Written problem
According to the microwave oven description, what is the drawback of raising the transformer's output by changing the effective number of secondary winding turns?

Document segment
+--
Referring to Figure 1, a known microwave oven includes a main body 20 defining the outward appearance of the oven, and a cooking chamber 22 and an electrical component compartment 23 side by side within the main body 20. The electrical component compartment 23 houses a lamp 2, a cooling fan 3, a magnetron MGT, a high-voltage transformer HVT, a high-voltage capacitor HVC, and other components. A control panel 25 having a display and operating buttons is located at the front of the electrical component compartment 23. A door 21 for the cooking chamber 22 is hinged on one side of the front of the main body 20. A rotary tray 24 is mounted on the floor of the cooking chamber 22, and food to be cooked is put on this tray 24. The tray 24 is rotated by a driving motor and gears (not shown), provided in the bottom of the main body 20, to ensure even cooking.
Simultaneously with the energising of the magnetron MGT to cook food on the tray 24, the fan motor (not shown) is driven to rotate the cooling fan 3. Air is drawn into the electrical component compartment 23 from outside by the action of the cooling fan 3 in order to cool the electrical components therein. The fan motor maintains a constant speed without regard to the power output level of the magnetron.
There are several methods of controlling the output level of the magnetron which are used in known microwave ovens.
In a first method, the power output of the magnetron MGT by selectively bypassing some turns of the primary winding of the high-voltage transformer HVT to increase the turns ratio of the transformer HVT and hence its output voltage and the magnetron's output power.
In a second method, the effective number of secondary winding turns is controlled instead of the number of primary winding turns. Increases in the number of secondary winding turns results in increases in the output voltage of the transformer HVT. However, this approach undesirably increases the size of the transformer.
In a third method, the duty cycle of the magnetron MGT is controlled.
When a magnetron is being operated in a high power mode, the heat generated in the electrical component compartment is greater than when the magnetron is being operated in a low power mode. The fan must be designed to provide sufficient cooling when the magnetron is operating in a high power mode. However, since conventional microwave oven fans run at constant speed, there is a consequential waste of energy when the magnetron is operating in a low power mode.
A microwave oven according to the present invention is characterised in that the motor is a variable speed motor and the control means is configured to control the speed of the motor in dependence on the heating power level being employed such that the motor's speed is higher for a higher power level than for a lower power level.
The oven may include a magnetron for generating microwaves to effect heating and a variable voltage power supply for powering the magnetron with the control means configured to control the variable voltage power supply to control the output power of the magnetron.
+--
Entries for locating named things

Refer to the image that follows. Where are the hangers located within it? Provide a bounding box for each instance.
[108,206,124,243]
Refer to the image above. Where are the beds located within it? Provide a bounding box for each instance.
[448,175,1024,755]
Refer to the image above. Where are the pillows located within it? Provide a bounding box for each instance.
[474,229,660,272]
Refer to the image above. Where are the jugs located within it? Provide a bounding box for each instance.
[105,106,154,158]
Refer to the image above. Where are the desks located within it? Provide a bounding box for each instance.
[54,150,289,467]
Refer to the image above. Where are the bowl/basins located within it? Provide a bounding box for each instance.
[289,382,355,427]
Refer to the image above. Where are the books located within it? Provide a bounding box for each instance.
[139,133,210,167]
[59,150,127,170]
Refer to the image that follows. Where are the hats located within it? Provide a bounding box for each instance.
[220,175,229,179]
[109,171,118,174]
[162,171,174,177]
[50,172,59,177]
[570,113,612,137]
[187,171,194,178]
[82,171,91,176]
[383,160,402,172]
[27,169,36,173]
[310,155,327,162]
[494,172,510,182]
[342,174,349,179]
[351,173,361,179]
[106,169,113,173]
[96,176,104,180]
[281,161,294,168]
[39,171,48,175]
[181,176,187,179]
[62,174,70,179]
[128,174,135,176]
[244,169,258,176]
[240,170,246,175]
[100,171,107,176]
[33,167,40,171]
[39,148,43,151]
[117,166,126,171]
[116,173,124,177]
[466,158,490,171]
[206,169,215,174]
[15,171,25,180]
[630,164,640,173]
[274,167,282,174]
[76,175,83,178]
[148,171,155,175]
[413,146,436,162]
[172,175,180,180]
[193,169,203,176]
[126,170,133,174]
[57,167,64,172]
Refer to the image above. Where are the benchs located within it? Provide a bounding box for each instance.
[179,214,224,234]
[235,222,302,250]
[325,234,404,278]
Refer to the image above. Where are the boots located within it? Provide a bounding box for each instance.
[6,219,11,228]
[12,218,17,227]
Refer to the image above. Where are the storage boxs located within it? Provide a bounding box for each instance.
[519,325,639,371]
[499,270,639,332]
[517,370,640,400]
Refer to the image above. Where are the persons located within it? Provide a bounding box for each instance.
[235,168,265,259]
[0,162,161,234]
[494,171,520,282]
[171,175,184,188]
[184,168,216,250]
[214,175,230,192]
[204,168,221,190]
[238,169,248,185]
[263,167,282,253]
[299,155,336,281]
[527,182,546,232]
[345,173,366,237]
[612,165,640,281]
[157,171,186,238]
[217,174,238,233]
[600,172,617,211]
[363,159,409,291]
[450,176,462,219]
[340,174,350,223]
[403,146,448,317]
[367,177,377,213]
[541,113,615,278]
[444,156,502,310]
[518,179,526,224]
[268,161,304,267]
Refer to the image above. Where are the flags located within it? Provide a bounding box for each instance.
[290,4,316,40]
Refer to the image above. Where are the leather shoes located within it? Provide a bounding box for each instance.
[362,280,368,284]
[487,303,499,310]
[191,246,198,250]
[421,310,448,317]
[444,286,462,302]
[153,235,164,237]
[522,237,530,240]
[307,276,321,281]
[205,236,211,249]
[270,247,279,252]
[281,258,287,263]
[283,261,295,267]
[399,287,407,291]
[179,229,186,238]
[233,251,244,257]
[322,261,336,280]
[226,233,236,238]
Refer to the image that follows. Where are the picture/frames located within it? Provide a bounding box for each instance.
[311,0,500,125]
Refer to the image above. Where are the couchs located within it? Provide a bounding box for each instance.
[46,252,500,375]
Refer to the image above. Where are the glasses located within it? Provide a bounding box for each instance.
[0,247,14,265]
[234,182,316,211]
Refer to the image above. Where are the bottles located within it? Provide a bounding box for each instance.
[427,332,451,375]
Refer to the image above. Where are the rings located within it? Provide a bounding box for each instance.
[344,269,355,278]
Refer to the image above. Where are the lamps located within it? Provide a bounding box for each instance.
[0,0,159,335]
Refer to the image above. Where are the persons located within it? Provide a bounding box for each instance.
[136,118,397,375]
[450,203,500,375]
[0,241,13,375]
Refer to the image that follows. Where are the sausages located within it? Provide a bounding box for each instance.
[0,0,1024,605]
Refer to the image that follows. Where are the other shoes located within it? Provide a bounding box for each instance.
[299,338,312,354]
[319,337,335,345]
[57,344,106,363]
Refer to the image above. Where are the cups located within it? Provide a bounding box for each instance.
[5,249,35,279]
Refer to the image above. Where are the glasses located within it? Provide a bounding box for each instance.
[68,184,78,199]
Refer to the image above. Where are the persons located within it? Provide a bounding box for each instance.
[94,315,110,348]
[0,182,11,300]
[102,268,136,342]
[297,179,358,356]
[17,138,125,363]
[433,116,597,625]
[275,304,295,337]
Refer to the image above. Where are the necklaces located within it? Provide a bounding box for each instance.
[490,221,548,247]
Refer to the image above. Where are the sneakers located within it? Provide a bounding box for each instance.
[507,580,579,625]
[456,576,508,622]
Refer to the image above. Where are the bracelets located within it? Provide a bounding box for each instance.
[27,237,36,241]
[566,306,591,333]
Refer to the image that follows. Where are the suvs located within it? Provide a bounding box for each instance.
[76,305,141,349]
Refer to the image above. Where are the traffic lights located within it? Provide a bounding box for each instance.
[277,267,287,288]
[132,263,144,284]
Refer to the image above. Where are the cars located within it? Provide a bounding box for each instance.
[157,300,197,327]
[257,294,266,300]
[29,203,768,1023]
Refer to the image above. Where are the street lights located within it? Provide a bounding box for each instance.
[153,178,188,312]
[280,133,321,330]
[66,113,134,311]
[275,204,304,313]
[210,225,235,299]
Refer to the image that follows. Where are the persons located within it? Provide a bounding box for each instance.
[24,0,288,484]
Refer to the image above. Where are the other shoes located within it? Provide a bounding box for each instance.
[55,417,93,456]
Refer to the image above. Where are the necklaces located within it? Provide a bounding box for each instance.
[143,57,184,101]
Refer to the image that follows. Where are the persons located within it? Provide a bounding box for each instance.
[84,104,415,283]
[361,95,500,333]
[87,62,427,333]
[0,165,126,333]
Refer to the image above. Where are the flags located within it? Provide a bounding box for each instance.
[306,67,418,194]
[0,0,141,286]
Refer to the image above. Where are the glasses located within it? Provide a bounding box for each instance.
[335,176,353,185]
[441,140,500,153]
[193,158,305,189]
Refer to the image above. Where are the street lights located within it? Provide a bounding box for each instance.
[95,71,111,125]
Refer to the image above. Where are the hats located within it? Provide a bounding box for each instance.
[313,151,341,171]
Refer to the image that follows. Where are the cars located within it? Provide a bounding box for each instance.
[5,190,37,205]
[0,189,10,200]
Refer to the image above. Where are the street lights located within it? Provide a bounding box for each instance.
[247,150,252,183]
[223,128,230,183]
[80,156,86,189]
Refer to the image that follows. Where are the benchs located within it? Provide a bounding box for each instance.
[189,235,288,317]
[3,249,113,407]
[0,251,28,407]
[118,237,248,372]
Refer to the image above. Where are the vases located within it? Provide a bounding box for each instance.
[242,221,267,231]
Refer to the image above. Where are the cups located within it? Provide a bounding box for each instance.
+--
Answer in full
It undesirably increases the size of the transformer.